What this task involves: Line by line, please look for the word "States" in the following records, then copy each line you find it in.

(Dataset entries)
======

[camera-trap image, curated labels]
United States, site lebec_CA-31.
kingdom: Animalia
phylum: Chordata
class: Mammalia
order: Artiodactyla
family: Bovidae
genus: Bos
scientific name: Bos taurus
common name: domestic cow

======

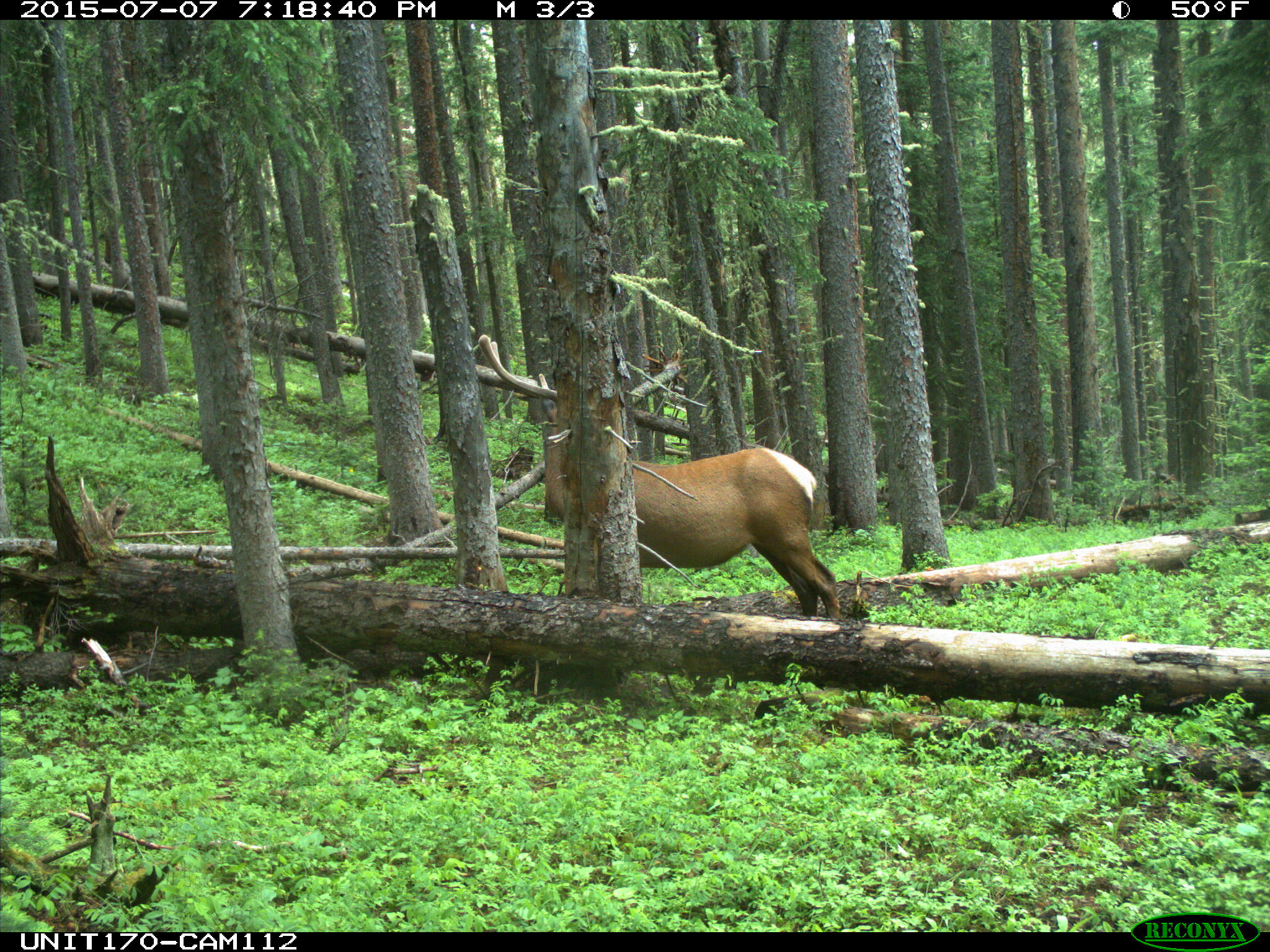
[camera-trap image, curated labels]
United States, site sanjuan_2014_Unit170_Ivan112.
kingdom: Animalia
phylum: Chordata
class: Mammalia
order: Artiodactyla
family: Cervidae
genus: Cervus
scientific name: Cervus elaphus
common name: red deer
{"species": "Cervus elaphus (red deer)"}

======

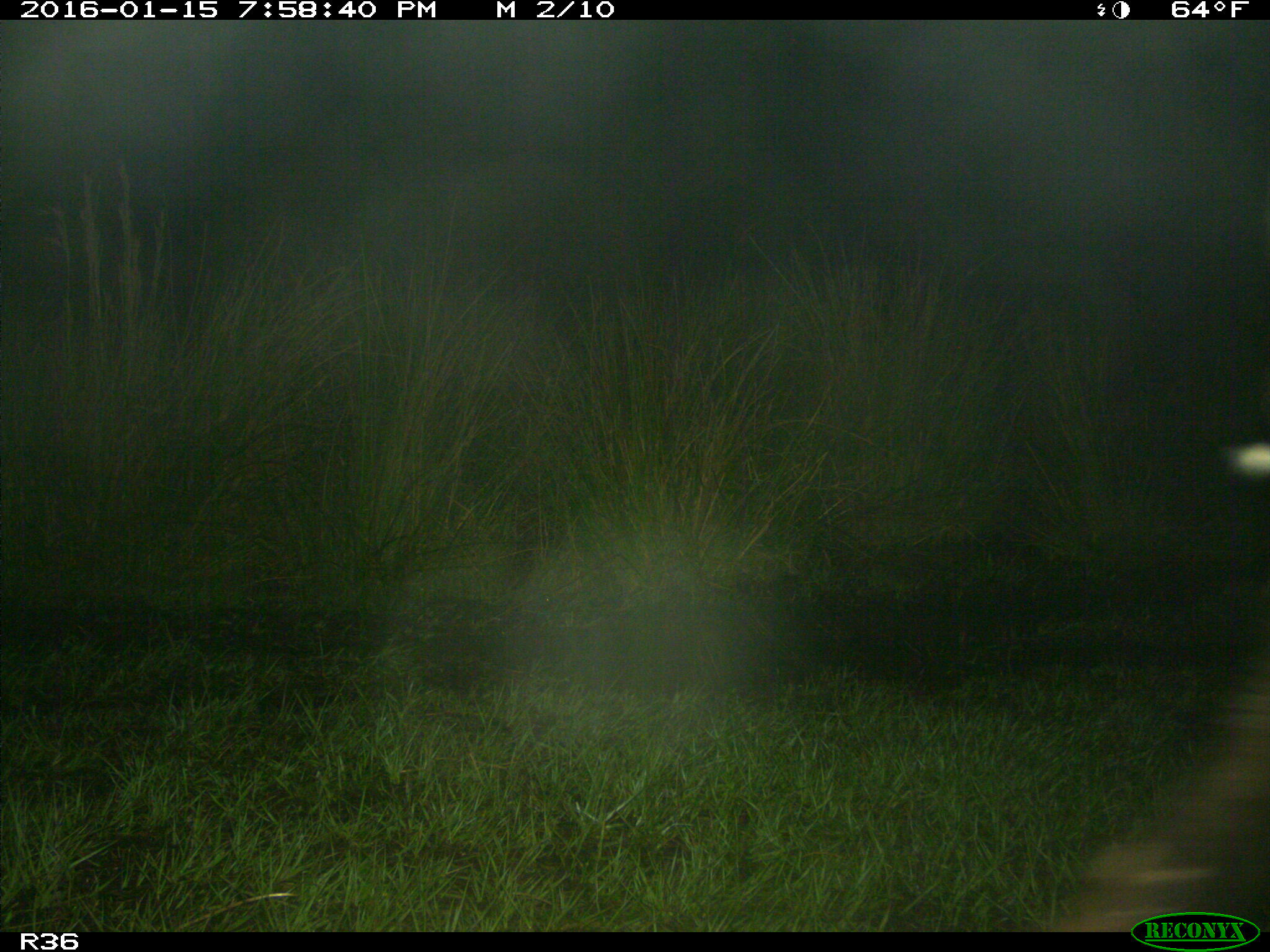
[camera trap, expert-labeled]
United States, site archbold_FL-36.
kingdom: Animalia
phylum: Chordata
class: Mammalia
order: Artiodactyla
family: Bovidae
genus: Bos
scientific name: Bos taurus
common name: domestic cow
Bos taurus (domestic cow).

======

Expected answer:
United States, site lebec_CA-31.
United States, site sanjuan_2014_Unit170_Ivan112.
United States, site archbold_FL-36.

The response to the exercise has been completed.